→ **Job**: Quote every line below exactly as it reads.

→ **Entries provided**:
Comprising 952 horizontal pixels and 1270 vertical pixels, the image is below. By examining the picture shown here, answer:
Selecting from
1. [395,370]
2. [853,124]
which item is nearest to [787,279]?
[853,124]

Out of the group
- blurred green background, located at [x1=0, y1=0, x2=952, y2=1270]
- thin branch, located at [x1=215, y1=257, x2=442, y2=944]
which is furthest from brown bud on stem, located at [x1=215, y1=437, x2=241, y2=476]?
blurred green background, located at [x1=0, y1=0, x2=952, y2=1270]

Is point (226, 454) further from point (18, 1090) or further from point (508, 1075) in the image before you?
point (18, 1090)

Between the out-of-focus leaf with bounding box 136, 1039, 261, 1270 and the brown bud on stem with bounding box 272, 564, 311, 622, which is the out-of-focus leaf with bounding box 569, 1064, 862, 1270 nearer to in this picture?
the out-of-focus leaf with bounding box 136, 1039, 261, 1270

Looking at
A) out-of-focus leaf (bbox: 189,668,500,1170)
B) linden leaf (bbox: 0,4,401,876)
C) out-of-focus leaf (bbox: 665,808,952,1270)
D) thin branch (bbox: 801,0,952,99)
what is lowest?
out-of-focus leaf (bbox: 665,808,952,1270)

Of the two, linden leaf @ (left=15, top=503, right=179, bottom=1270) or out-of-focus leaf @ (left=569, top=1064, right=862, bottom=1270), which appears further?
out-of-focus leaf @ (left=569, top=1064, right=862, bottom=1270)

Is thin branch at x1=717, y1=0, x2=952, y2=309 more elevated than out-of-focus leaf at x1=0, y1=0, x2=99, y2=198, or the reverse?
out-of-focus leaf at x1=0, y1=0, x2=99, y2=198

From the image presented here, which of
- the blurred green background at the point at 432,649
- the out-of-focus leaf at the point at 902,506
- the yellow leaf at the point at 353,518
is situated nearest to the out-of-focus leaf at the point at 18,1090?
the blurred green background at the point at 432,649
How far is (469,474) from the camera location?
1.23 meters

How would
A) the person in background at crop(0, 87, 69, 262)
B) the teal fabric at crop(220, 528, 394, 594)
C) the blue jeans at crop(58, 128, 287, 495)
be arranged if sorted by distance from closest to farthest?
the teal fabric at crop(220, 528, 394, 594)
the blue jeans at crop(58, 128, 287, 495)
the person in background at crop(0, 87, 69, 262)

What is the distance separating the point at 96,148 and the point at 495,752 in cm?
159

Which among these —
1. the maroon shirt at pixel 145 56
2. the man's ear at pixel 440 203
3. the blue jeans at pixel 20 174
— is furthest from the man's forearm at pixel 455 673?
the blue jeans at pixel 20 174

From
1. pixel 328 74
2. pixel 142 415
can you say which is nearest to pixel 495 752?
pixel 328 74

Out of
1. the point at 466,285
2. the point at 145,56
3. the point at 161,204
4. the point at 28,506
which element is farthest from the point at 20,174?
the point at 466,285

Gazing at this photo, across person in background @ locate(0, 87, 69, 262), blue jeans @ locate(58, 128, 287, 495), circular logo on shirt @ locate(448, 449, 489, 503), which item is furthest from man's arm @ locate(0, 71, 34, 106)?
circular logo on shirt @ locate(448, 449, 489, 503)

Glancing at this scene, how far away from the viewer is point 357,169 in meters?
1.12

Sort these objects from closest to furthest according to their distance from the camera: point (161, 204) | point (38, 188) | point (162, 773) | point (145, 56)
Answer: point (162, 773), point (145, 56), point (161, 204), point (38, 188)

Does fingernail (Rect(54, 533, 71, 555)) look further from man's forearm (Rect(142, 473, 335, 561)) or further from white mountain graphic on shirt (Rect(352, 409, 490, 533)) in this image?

→ **Answer to the exercise**:
Comprising 952 horizontal pixels and 1270 vertical pixels, the image is below. By examining the picture shown here, answer:
Selecting from
1. [395,370]
2. [853,124]
which item is nearest to [787,279]?
[853,124]

Out of the group
- blurred green background, located at [x1=0, y1=0, x2=952, y2=1270]
- thin branch, located at [x1=215, y1=257, x2=442, y2=944]
which is furthest from brown bud on stem, located at [x1=215, y1=437, x2=241, y2=476]?
blurred green background, located at [x1=0, y1=0, x2=952, y2=1270]

Is point (226, 454) further from point (18, 1090) or further from point (508, 1075) in the image before you?
point (18, 1090)

Between the out-of-focus leaf with bounding box 136, 1039, 261, 1270 and the brown bud on stem with bounding box 272, 564, 311, 622, which is the out-of-focus leaf with bounding box 569, 1064, 862, 1270 nearer to in this picture?
the out-of-focus leaf with bounding box 136, 1039, 261, 1270

Looking at
A) out-of-focus leaf (bbox: 189,668,500,1170)
B) linden leaf (bbox: 0,4,401,876)
C) out-of-focus leaf (bbox: 665,808,952,1270)
D) thin branch (bbox: 801,0,952,99)
what is lowest?
out-of-focus leaf (bbox: 665,808,952,1270)

Of the two, linden leaf @ (left=15, top=503, right=179, bottom=1270) or out-of-focus leaf @ (left=569, top=1064, right=862, bottom=1270), which appears further?
out-of-focus leaf @ (left=569, top=1064, right=862, bottom=1270)

Is thin branch at x1=717, y1=0, x2=952, y2=309 more elevated than out-of-focus leaf at x1=0, y1=0, x2=99, y2=198, or the reverse?
out-of-focus leaf at x1=0, y1=0, x2=99, y2=198

From the image presented here, which of
- the blurred green background at the point at 432,649
- the out-of-focus leaf at the point at 902,506
- the yellow leaf at the point at 353,518
is situated nearest to the out-of-focus leaf at the point at 18,1090?
the blurred green background at the point at 432,649
How far is (469,474) from the camera location?
1.23 meters

How would
A) the person in background at crop(0, 87, 69, 262)
B) the teal fabric at crop(220, 528, 394, 594)
C) the blue jeans at crop(58, 128, 287, 495)
be arranged if sorted by distance from closest to farthest?
the teal fabric at crop(220, 528, 394, 594)
the blue jeans at crop(58, 128, 287, 495)
the person in background at crop(0, 87, 69, 262)

What is the distance separating the point at 96,148 and the point at 495,752 in cm?
159

Which among these —
1. the maroon shirt at pixel 145 56
2. the man's ear at pixel 440 203
3. the blue jeans at pixel 20 174
— is furthest from the man's forearm at pixel 455 673?
the blue jeans at pixel 20 174

From
1. pixel 328 74
2. pixel 142 415
can you say which is nearest to pixel 495 752?
pixel 328 74

Out of
1. the point at 466,285
2. the point at 145,56
3. the point at 161,204
4. the point at 28,506
which element is farthest from the point at 20,174?
the point at 466,285

Gazing at this photo, across person in background @ locate(0, 87, 69, 262), blue jeans @ locate(58, 128, 287, 495), circular logo on shirt @ locate(448, 449, 489, 503), which item is furthest from man's arm @ locate(0, 71, 34, 106)?
circular logo on shirt @ locate(448, 449, 489, 503)

Glancing at this scene, how far away from the viewer is point 357,169 in meters?
1.12

Sort these objects from closest to furthest according to their distance from the camera: point (161, 204) | point (38, 188) | point (162, 773) | point (145, 56)
Answer: point (162, 773), point (145, 56), point (161, 204), point (38, 188)

Does fingernail (Rect(54, 533, 71, 555)) look further from man's forearm (Rect(142, 473, 335, 561)) or further from white mountain graphic on shirt (Rect(352, 409, 490, 533)) in this image?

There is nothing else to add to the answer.